- **Excerpted data**:
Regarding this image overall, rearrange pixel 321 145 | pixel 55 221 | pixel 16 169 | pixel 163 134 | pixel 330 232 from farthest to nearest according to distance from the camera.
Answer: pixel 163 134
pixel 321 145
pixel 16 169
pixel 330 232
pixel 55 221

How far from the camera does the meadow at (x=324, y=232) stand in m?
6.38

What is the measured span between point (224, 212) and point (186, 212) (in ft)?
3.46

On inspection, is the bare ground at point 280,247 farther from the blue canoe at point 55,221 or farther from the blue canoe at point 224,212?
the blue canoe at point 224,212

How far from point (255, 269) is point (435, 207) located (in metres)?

...

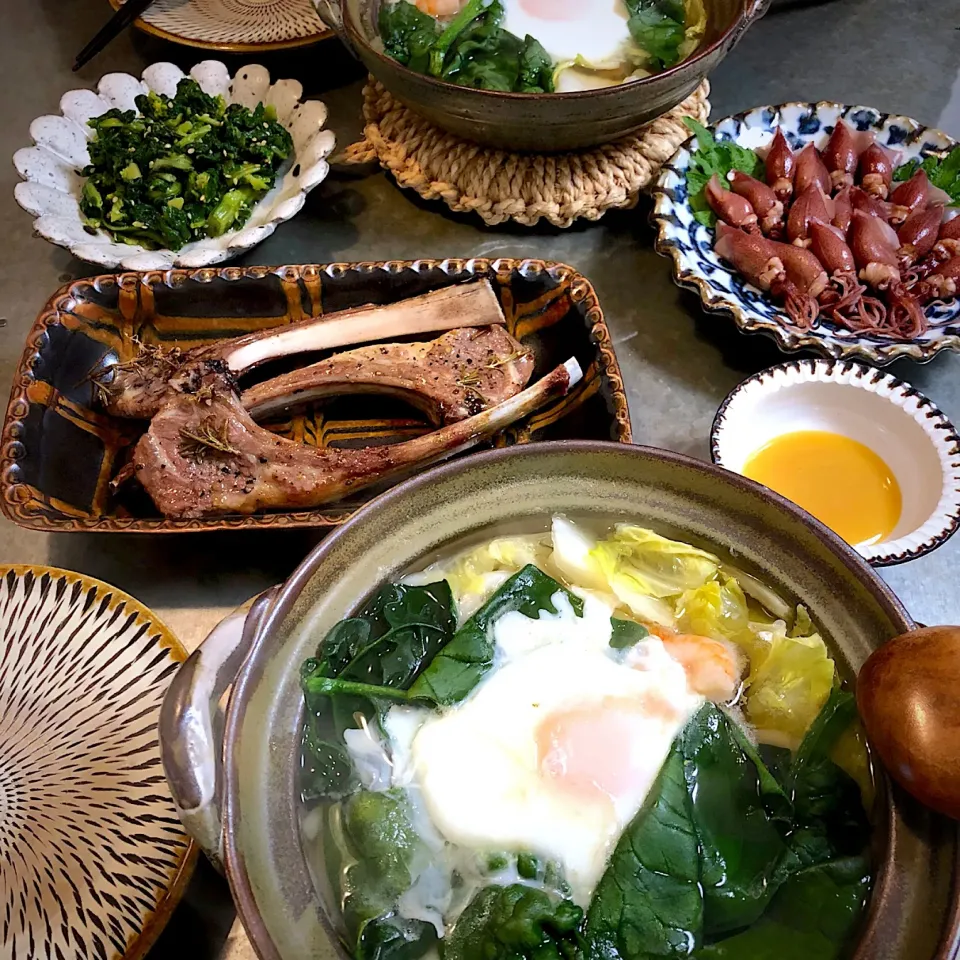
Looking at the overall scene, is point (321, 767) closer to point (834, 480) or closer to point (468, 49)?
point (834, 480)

- **Given task**:
Collect each line of the listing above that contains the word "point".

- **Written reply**:
What is the measured span between point (224, 212) and point (186, 212) (in ft)?
On inspection, is the bare ground at point 280,247 farther from the blue canoe at point 55,221 or farther from the blue canoe at point 224,212?
the blue canoe at point 224,212
How far from point (255, 269) is point (435, 207) located (in metres)?
Looking at the overall scene, is point (321, 767) closer to point (834, 480) or closer to point (468, 49)?
point (834, 480)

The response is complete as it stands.